Tanja Metz 24.12.2024

Die Advents- und Weihnachtszeit ist seit jeher von Lichtsymbolik geprägt. Hier eine Annäherung anhand von barocken Gemälden, die mit dramatischen Lichtinszenierungen den Glauben visualisieren.

Die Pfarrei St. Georg hat für die Advents- und Weihnachtszeit das Thema Licht gewählt – ein Thema, das diese Zeit seit Jahrhunderten begleitet. Bereits im 17. und 18. Jahrhundert schufen Künstler zahlreiche Gemälde, die die Geburt Christi mit eindrucksvollen Lichtkompositionen darstellten. Ein Beispiel dafür ist Gerrit van Honthorsts Werk Die Anbetung der Hirten, das hier abgebildet ist. Es zeigt staunende Hirten, Maria und Joseph, einen Ochsen – und im Mittelpunkt das Christuskind. Auf den ersten Blick scheint die Szene vertraut. Doch der Eindruck täuscht: So sahen die frühesten Weihnachtsdarstellungen keineswegs aus.

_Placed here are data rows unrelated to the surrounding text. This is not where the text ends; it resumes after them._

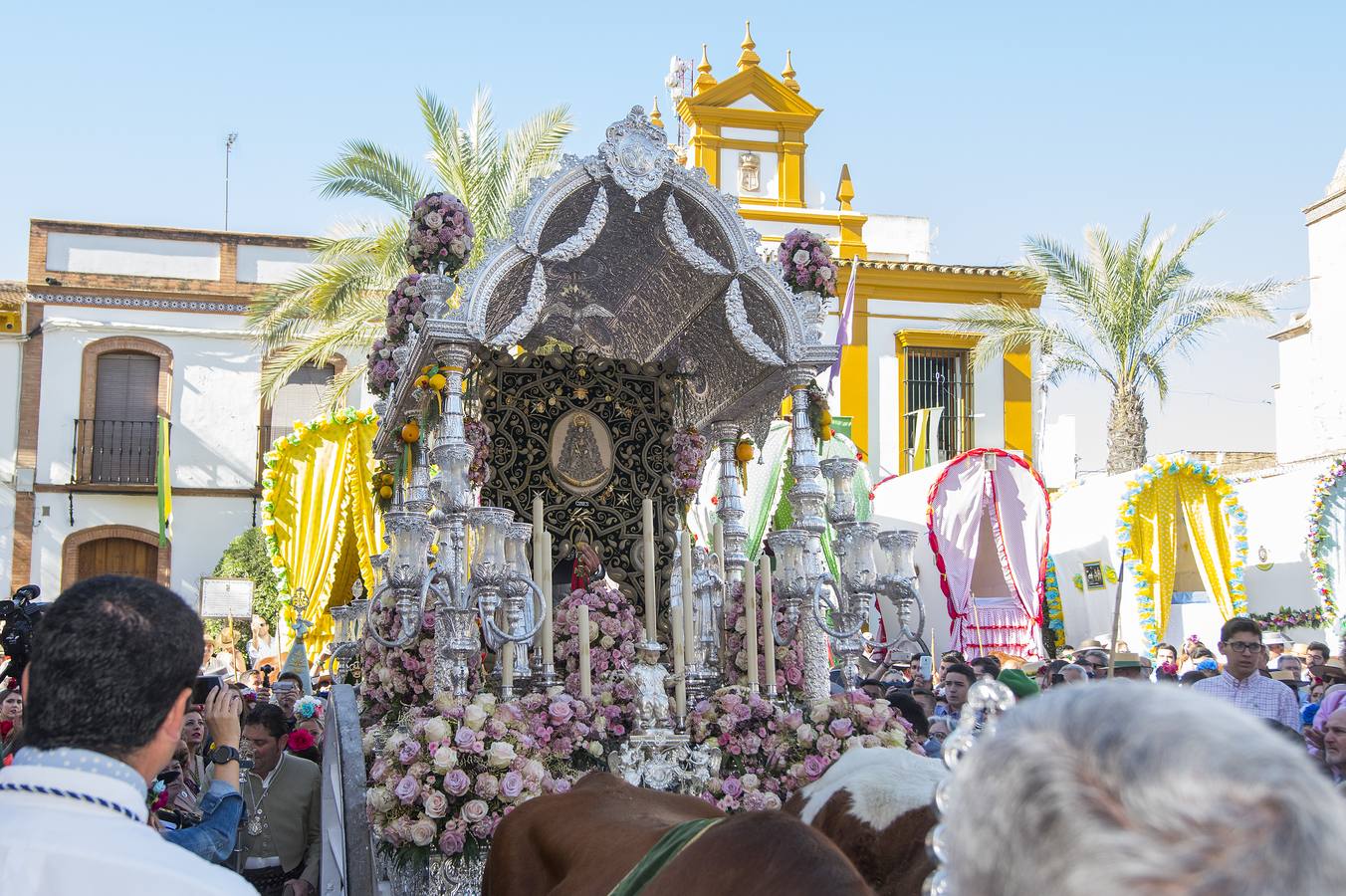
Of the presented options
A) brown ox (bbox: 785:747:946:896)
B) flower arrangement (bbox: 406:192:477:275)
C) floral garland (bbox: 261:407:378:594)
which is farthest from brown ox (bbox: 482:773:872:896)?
floral garland (bbox: 261:407:378:594)

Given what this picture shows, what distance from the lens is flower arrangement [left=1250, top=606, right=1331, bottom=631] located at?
61.1 feet

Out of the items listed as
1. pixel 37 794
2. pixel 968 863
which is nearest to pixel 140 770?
pixel 37 794

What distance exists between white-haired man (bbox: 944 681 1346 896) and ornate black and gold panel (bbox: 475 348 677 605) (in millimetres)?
8001

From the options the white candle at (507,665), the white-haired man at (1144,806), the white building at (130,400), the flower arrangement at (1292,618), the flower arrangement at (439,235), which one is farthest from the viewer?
the white building at (130,400)

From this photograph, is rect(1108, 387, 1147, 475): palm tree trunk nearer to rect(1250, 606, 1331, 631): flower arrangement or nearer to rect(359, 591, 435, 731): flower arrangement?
rect(1250, 606, 1331, 631): flower arrangement

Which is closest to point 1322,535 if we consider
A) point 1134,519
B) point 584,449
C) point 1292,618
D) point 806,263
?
point 1292,618

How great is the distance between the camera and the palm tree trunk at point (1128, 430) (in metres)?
23.7

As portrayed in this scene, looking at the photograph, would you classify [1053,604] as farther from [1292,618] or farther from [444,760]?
[444,760]

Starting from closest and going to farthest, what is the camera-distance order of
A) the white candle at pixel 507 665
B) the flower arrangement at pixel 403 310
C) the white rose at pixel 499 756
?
the white rose at pixel 499 756 < the white candle at pixel 507 665 < the flower arrangement at pixel 403 310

Die ältesten Bildnisse der Geburt Jesu finden sich auf Sarkophagen. Sie beschränkten sich auf das Jesuskind sowie Ochs und Esel. Erst im Laufe der Zeit und je nach Region wurden der Stall, Maria und Joseph, die drei Weisen und die Hirten in die Darstellungen aufgenommen. Mit jeder Veränderung verschoben sich die Schwerpunkte und Aussagen der Bilder.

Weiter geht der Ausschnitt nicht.